- [GOAL] Rewrite the entries below with "bookshelf shelf" changed to "bookshelf ledge", leaving everything else as it is.

- [MATERIAL FOR THE TASK]
____
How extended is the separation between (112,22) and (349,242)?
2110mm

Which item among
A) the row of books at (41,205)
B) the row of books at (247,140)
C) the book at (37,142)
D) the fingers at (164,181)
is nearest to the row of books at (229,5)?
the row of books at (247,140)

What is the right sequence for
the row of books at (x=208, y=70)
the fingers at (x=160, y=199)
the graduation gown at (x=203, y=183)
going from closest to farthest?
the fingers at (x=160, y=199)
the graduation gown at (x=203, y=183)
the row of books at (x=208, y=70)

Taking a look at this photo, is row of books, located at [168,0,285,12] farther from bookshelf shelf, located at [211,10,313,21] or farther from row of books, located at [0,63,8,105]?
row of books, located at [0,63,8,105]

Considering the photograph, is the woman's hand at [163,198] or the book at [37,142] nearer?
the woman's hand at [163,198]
____
- [RESPONSE TO THE TASK]
How extended is the separation between (112,22) and (349,242)?
2110mm

Which item among
A) the row of books at (41,205)
B) the row of books at (247,140)
C) the book at (37,142)
D) the fingers at (164,181)
is nearest to the row of books at (229,5)?
the row of books at (247,140)

What is the right sequence for
the row of books at (x=208, y=70)
the fingers at (x=160, y=199)
the graduation gown at (x=203, y=183)
going from closest to farthest?
the fingers at (x=160, y=199)
the graduation gown at (x=203, y=183)
the row of books at (x=208, y=70)

Taking a look at this photo, is row of books, located at [168,0,285,12] farther from bookshelf ledge, located at [211,10,313,21] or farther from row of books, located at [0,63,8,105]?
row of books, located at [0,63,8,105]

Considering the photograph, is the woman's hand at [163,198] or the book at [37,142] nearer?
the woman's hand at [163,198]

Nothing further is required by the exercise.